Restate, word for word, the run of lines that starts at the line containing "Of the two, (411,581)" and ends with the final line of the listing. Leave pictures out.

» MATERIAL FOR THE TASK
— Begin —
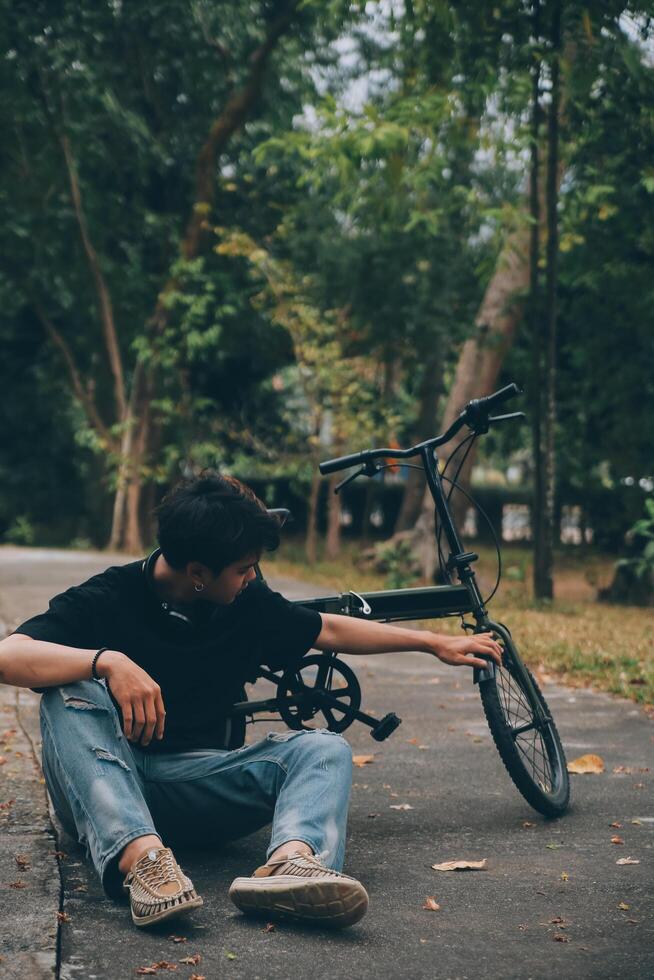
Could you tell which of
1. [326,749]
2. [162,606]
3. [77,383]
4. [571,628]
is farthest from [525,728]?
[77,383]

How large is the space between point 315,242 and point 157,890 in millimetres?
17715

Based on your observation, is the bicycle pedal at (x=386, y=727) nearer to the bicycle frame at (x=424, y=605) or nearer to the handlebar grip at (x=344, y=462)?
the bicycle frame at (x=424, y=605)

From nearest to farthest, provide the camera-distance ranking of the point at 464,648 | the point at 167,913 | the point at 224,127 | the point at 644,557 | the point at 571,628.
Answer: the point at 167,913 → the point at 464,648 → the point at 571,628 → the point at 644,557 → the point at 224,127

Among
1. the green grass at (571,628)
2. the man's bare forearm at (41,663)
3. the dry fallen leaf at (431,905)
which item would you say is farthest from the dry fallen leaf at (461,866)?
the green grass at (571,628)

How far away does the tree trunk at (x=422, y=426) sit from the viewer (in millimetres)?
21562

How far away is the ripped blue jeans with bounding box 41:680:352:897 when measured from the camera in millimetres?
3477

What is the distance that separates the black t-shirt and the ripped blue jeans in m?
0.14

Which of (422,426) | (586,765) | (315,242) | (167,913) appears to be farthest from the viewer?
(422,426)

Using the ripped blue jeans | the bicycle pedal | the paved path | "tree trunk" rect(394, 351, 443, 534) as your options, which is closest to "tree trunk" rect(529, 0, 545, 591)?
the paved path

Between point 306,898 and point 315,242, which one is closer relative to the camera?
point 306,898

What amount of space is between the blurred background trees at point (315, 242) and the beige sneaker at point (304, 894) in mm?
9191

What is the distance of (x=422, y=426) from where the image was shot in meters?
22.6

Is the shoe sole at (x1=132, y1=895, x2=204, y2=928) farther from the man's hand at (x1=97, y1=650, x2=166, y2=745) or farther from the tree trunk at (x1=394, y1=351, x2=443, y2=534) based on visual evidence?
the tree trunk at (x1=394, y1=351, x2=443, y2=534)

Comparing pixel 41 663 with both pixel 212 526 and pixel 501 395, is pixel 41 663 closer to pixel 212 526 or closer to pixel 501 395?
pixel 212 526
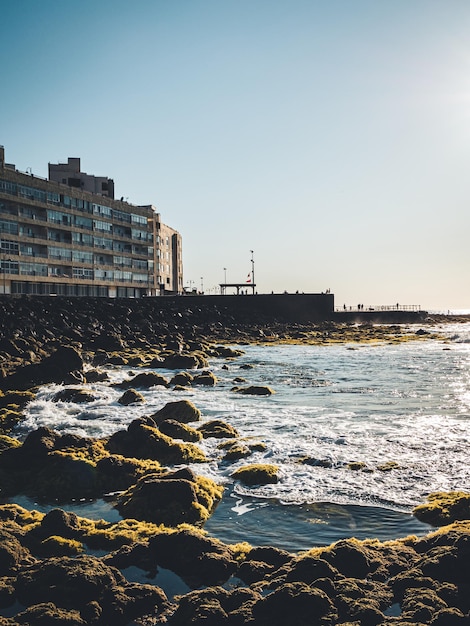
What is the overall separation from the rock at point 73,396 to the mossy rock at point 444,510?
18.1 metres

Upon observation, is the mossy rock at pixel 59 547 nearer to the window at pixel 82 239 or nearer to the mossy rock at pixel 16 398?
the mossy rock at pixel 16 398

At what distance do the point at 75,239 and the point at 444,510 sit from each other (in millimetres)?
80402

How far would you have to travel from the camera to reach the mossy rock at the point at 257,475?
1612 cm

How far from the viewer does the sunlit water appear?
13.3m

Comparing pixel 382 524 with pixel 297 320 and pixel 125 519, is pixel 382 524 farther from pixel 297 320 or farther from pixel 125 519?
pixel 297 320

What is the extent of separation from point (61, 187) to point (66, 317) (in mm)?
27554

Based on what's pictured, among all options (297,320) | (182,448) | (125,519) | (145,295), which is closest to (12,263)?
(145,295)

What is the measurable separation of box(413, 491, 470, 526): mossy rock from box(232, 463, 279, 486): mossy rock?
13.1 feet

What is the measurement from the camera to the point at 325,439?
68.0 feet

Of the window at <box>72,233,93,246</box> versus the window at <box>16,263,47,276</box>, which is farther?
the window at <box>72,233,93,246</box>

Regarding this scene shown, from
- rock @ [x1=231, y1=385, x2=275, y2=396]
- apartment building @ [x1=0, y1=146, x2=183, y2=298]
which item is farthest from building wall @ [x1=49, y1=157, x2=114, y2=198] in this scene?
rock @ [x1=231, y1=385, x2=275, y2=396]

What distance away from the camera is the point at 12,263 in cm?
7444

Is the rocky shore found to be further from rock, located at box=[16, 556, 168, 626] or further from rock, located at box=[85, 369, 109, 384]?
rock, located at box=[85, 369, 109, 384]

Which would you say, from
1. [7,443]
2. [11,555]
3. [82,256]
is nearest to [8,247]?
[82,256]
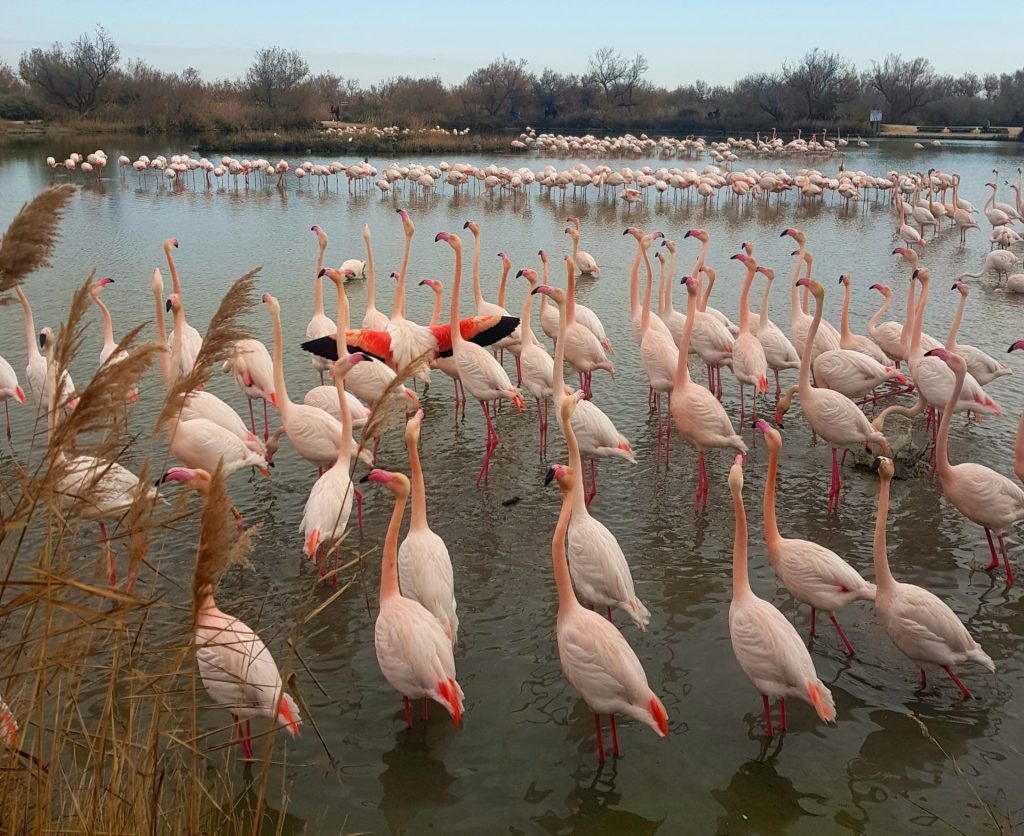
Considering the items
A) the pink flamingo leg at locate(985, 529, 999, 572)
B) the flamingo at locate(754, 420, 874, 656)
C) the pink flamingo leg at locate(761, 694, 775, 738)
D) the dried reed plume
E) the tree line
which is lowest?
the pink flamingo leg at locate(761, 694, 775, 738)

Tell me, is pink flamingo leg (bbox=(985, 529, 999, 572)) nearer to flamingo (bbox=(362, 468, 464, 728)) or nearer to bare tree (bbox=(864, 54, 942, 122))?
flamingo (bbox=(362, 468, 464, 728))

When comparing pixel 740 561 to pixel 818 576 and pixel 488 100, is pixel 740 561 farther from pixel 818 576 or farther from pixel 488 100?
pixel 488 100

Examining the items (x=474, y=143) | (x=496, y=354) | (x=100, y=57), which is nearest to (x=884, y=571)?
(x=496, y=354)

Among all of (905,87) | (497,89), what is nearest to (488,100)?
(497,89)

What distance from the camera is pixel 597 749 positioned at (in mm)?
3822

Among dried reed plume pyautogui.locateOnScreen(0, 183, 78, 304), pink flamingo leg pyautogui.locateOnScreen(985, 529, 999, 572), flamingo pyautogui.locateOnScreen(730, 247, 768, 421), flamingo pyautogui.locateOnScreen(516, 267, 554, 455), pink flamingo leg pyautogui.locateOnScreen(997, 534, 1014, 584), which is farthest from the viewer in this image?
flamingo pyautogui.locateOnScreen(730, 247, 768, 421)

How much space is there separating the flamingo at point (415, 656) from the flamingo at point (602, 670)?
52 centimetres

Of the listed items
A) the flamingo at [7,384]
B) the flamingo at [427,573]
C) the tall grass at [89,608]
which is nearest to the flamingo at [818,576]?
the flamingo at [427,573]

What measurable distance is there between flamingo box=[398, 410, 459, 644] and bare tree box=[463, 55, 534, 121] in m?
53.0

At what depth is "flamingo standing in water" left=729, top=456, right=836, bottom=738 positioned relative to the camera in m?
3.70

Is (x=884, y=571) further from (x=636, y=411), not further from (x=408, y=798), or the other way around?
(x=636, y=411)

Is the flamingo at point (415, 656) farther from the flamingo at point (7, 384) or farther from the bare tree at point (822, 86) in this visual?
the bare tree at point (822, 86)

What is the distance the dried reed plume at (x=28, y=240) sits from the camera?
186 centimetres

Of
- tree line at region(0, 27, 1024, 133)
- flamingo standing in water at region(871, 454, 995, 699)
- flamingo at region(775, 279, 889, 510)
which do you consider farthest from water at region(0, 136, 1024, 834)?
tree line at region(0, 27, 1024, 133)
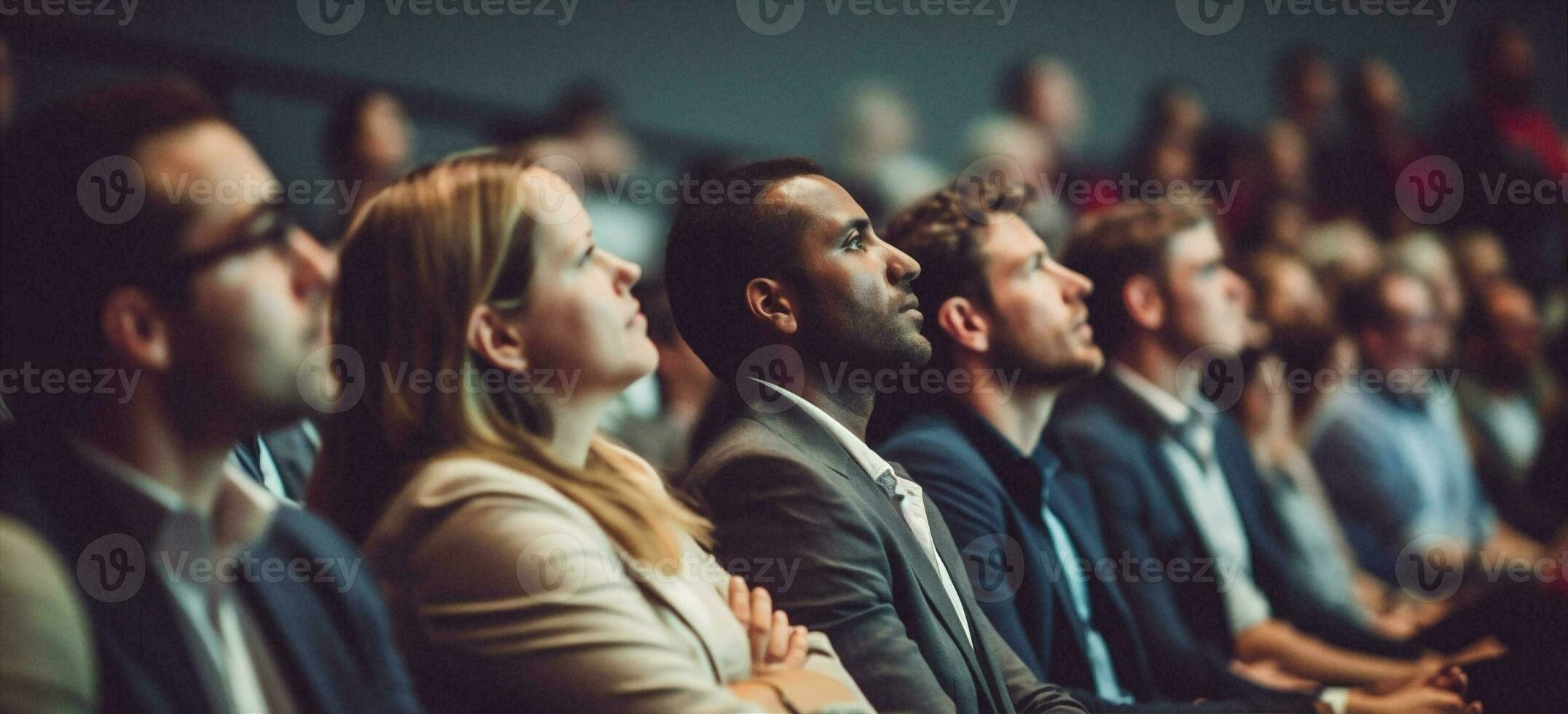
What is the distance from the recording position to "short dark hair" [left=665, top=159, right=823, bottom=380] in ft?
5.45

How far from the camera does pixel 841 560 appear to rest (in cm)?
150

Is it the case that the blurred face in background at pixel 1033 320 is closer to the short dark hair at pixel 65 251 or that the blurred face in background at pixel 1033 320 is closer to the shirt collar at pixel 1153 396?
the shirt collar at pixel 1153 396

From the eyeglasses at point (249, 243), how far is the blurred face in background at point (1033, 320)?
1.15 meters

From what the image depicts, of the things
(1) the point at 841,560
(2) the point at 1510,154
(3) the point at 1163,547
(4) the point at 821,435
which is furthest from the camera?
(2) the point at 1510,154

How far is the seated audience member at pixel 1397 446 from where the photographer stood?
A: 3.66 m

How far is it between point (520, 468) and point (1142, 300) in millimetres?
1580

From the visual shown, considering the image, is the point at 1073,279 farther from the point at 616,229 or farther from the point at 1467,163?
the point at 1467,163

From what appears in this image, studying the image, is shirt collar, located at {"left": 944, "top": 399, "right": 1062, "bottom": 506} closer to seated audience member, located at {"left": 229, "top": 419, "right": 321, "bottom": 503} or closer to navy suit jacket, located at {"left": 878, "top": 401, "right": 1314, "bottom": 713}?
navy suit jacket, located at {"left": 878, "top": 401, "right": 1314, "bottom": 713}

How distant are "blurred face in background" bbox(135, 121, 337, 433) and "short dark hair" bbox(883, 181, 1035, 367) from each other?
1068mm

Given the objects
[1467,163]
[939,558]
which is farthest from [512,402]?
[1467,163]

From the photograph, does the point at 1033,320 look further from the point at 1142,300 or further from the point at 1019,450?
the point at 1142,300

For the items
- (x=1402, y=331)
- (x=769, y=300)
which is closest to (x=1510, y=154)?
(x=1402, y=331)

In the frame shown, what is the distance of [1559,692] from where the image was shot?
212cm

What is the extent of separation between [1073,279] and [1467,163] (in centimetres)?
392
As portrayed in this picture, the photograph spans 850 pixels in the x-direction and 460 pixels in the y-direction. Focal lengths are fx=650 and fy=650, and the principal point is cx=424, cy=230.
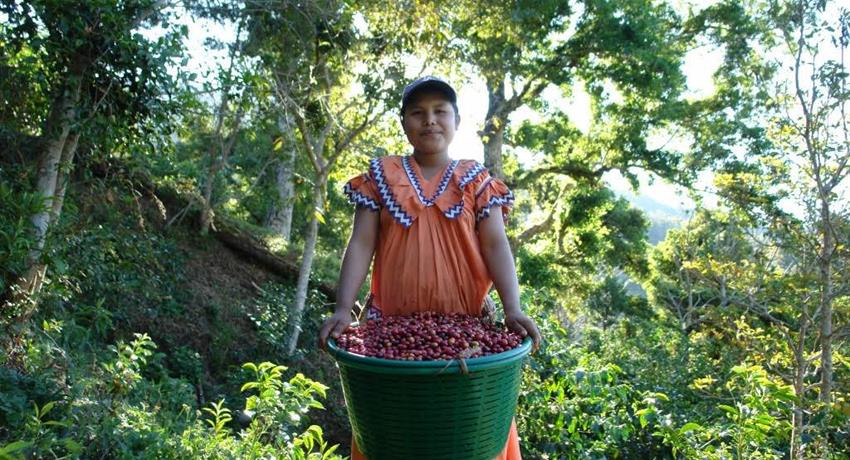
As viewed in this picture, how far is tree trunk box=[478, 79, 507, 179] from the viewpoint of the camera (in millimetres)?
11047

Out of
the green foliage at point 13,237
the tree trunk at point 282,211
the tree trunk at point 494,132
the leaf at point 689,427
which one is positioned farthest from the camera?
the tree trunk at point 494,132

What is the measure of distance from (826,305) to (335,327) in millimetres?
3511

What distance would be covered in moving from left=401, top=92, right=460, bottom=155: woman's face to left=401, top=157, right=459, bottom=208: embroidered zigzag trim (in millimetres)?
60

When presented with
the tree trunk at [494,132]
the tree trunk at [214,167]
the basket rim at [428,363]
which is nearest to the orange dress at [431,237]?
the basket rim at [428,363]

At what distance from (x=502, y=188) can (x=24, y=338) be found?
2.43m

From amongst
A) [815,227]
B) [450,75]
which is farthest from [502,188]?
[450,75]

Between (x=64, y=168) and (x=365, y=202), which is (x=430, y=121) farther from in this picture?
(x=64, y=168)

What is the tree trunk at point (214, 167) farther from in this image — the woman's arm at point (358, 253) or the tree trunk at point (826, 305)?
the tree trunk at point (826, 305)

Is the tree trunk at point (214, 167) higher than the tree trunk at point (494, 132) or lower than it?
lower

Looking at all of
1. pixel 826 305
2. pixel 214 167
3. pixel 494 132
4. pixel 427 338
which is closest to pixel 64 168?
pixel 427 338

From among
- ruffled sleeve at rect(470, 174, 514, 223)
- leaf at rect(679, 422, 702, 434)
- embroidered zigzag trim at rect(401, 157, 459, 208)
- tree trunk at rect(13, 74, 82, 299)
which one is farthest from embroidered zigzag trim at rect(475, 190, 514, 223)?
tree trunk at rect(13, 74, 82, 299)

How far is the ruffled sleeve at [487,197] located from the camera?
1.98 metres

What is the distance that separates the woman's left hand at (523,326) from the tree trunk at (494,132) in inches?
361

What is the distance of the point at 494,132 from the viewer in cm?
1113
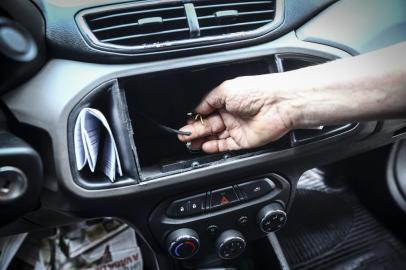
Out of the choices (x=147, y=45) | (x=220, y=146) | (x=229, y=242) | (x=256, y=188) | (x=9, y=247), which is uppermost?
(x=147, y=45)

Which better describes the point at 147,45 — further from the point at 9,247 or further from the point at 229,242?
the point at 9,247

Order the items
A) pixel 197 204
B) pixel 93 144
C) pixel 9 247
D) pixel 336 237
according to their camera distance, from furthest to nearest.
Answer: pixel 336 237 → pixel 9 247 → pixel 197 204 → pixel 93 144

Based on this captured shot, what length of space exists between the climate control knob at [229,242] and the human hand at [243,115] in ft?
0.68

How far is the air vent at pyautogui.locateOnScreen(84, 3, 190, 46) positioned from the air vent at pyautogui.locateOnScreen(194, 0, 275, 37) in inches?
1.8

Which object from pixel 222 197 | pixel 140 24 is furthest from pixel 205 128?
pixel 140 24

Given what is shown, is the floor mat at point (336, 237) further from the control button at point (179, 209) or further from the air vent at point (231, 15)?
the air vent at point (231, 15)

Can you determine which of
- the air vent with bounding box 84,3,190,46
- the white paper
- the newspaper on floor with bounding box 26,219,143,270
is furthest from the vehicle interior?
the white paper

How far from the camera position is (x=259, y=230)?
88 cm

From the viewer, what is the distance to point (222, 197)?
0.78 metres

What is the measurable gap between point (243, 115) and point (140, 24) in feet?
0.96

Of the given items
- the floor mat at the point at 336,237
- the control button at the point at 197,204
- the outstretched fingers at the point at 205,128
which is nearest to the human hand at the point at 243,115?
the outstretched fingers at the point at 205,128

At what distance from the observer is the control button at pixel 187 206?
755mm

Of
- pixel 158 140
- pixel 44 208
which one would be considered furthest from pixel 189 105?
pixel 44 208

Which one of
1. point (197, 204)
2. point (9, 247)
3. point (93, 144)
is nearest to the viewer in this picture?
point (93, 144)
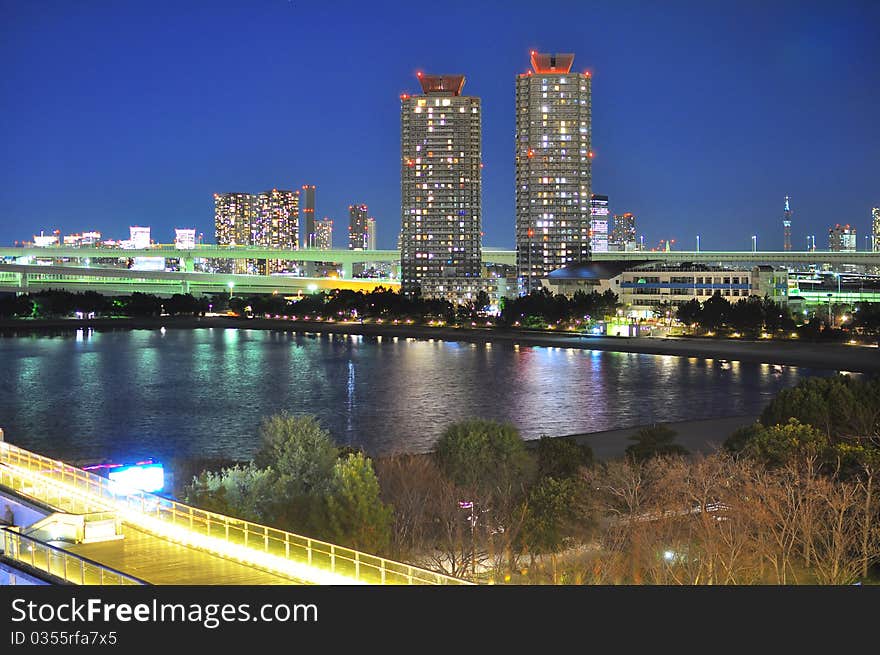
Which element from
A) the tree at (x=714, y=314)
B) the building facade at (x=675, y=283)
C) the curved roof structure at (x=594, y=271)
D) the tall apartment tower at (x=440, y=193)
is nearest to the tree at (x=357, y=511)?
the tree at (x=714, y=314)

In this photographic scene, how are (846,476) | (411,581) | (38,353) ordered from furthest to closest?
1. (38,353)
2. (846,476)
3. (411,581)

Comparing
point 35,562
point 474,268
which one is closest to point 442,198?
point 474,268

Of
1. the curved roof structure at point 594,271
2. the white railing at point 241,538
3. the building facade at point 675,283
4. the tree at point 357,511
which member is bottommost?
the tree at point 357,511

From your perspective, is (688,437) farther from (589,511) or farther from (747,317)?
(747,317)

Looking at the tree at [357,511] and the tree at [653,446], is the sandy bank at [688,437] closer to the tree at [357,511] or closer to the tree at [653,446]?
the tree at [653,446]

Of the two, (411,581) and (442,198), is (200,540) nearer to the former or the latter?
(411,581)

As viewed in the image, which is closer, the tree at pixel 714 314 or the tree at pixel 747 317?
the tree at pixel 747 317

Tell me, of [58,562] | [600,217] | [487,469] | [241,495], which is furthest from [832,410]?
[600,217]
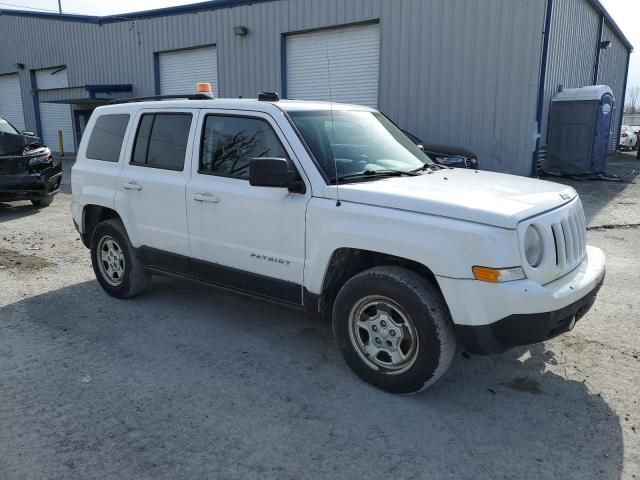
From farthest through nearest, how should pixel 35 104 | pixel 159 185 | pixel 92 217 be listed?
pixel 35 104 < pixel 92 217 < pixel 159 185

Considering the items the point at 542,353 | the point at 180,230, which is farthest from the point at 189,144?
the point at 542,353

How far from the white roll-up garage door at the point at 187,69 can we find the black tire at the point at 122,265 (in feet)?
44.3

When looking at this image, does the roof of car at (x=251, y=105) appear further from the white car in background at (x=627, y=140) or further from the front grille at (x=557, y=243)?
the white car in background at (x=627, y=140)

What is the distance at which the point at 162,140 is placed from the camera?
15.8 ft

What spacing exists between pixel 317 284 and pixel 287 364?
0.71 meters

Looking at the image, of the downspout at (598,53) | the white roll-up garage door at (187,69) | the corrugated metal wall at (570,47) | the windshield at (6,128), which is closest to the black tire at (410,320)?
— End —
» WRITTEN RESPONSE
Of the two, (411,581) and (442,198), is (200,540) nearer to the former or the latter?
(411,581)

As viewed in the image, which is closer, the tree at pixel 714 314 or the tree at pixel 747 317?
the tree at pixel 747 317

Tell me, of [58,562] | [600,217] | [487,469] | [241,495], which is furthest from [832,410]?
[600,217]
From farthest through nearest, how should pixel 35 104 | pixel 159 185 | pixel 92 217 be listed?
pixel 35 104 < pixel 92 217 < pixel 159 185

Considering the items the point at 542,353 | the point at 180,230, which is farthest from the point at 189,144?
the point at 542,353

How far from the white roll-up garage door at the point at 187,69 can we find the black tire at the point at 122,265 (in feet)?
44.3

When looking at this image, does the roof of car at (x=251, y=105) appear further from the white car in background at (x=627, y=140) or further from the front grille at (x=557, y=243)?
the white car in background at (x=627, y=140)

What is the distance at which the point at 162,140 is placed from the camera?
15.8 ft

What spacing exists between pixel 317 284 and pixel 287 364?
0.71 meters

Looking at the image, of the downspout at (598,53) | the white roll-up garage door at (187,69) | the corrugated metal wall at (570,47) | the windshield at (6,128), which is closest to the black tire at (410,320)?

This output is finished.